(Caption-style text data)
★ ★ ★ ★ ★

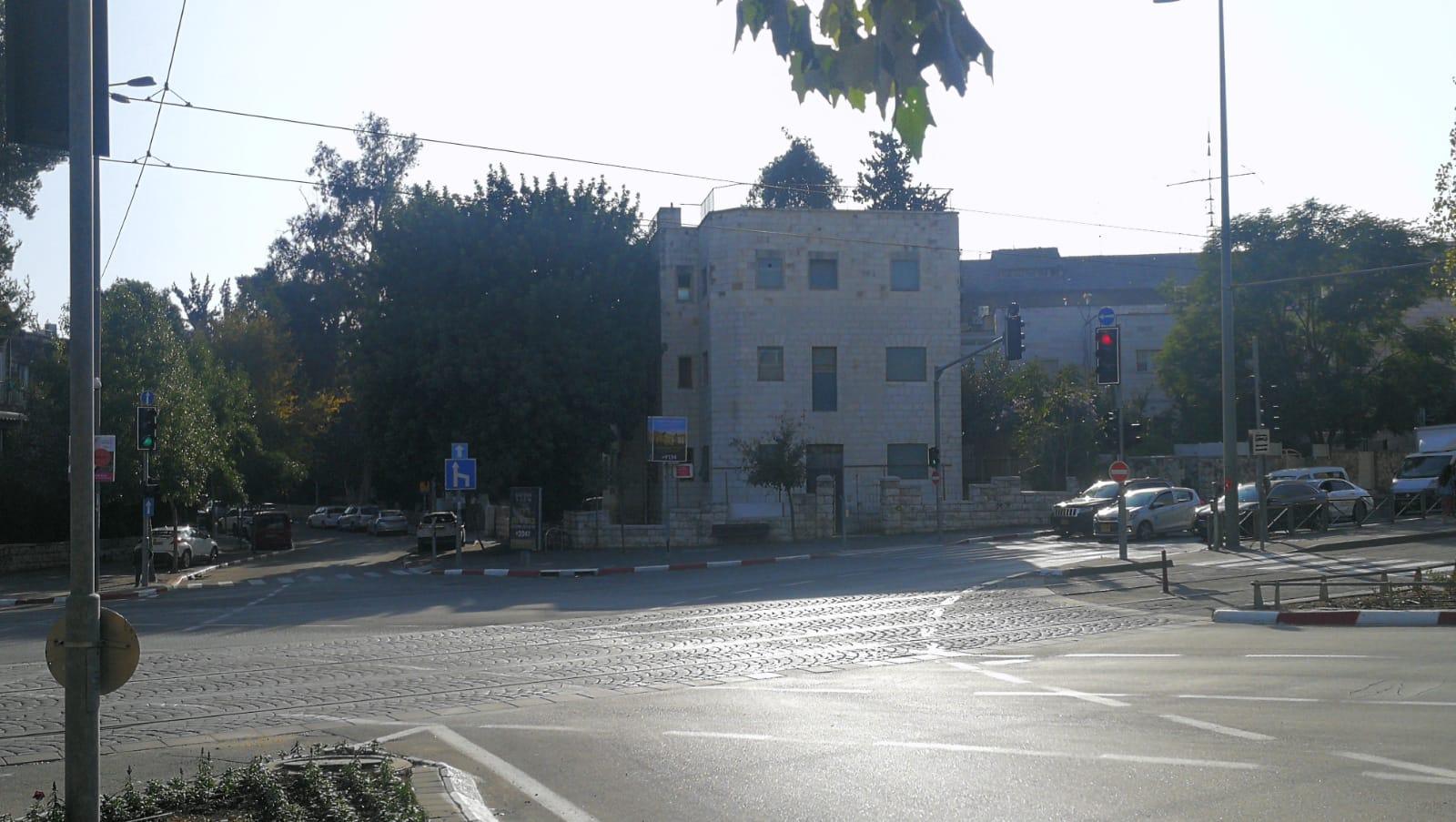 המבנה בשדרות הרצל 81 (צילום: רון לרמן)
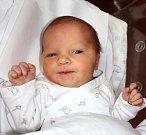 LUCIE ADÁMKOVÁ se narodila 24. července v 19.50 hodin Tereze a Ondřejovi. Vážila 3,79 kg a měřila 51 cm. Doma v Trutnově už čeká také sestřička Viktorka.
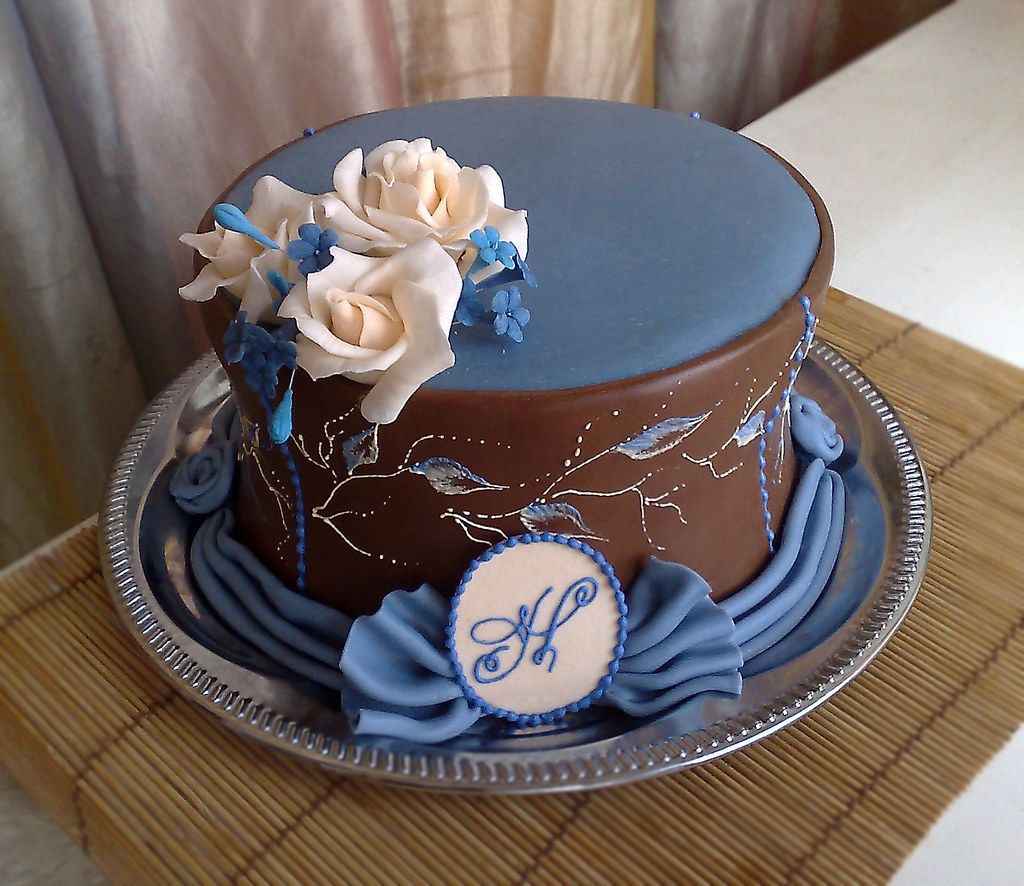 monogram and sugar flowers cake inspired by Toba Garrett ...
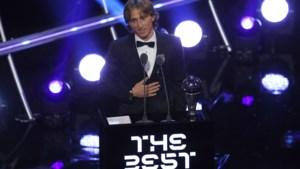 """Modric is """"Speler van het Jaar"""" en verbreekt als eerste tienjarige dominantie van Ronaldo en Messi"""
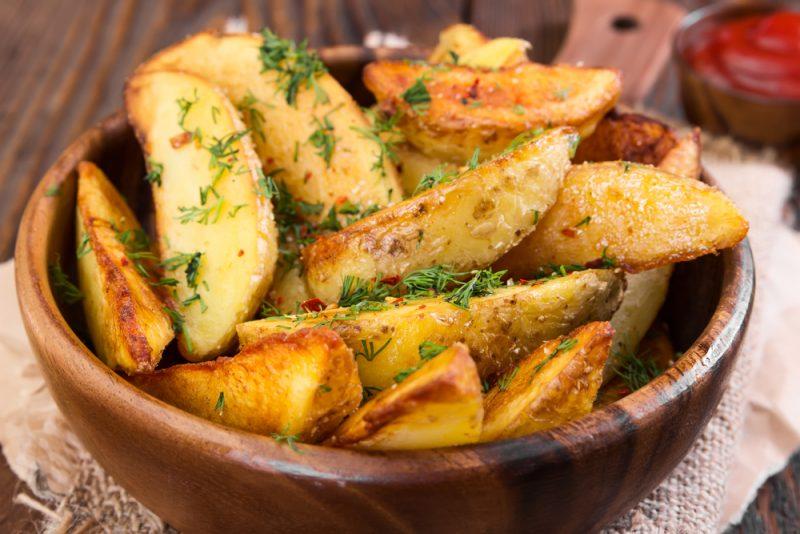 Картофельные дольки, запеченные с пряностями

★ ★ ★ ★ ★

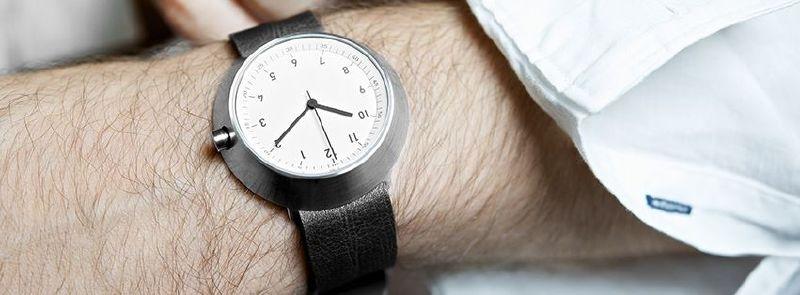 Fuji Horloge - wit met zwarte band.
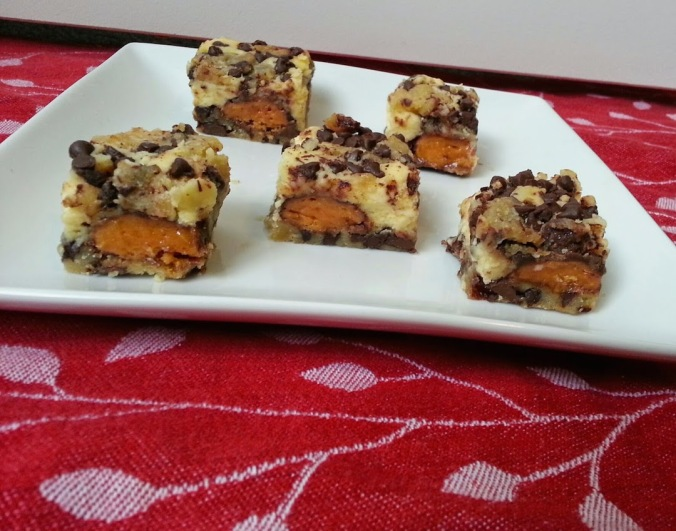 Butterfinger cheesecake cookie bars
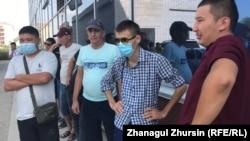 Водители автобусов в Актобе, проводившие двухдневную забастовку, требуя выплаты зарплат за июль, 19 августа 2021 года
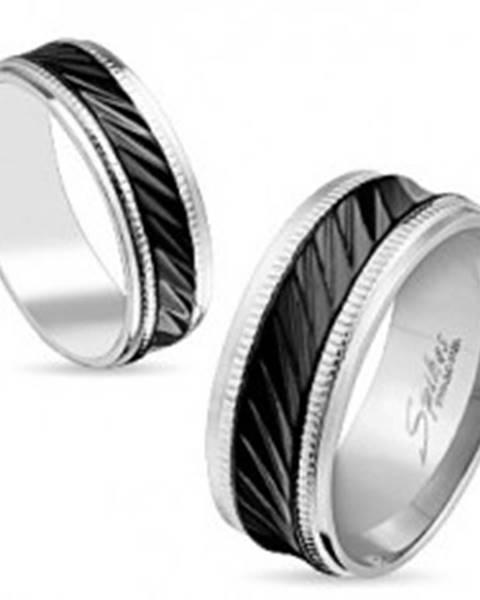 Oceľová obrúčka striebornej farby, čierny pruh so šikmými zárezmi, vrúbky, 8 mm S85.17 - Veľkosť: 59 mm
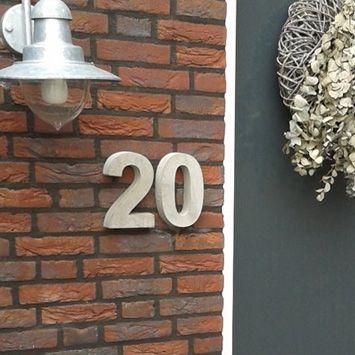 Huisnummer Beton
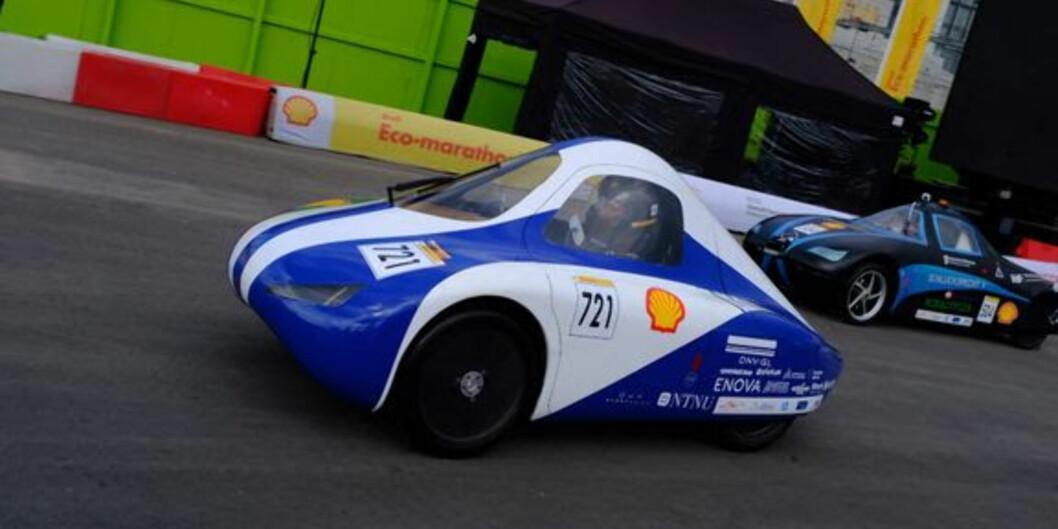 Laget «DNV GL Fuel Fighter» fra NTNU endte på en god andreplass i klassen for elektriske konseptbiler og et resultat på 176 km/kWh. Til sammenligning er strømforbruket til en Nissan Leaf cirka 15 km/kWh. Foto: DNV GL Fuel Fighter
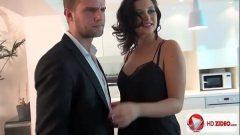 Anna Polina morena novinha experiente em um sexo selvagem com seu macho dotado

★ ★ ★ ★ ★

Exercise:
Above are some records; quote exactly and only the lines that begin at the line containing "Водители автобусов в" and stop after the line containing "Anna Polina morena", leaving out the pictures.

Written solution:
 Водители автобусов в Актобе, проводившие двухдневную забастовку, требуя выплаты зарплат за июль, 19 августа 2021 года
 Oceľová obrúčka striebornej farby, čierny pruh so šikmými zárezmi, vrúbky, 8 mm S85.17 - Veľkosť: 59 mm
 Huisnummer Beton
 Laget «DNV GL Fuel Fighter» fra NTNU endte på en god andreplass i klassen for elektriske konseptbiler og et resultat på 176 km/kWh. Til sammenligning er strømforbruket til en Nissan Leaf cirka 15 km/kWh. Foto: DNV GL Fuel Fighter
 Anna Polina morena novinha experiente em um sexo selvagem com seu macho dotado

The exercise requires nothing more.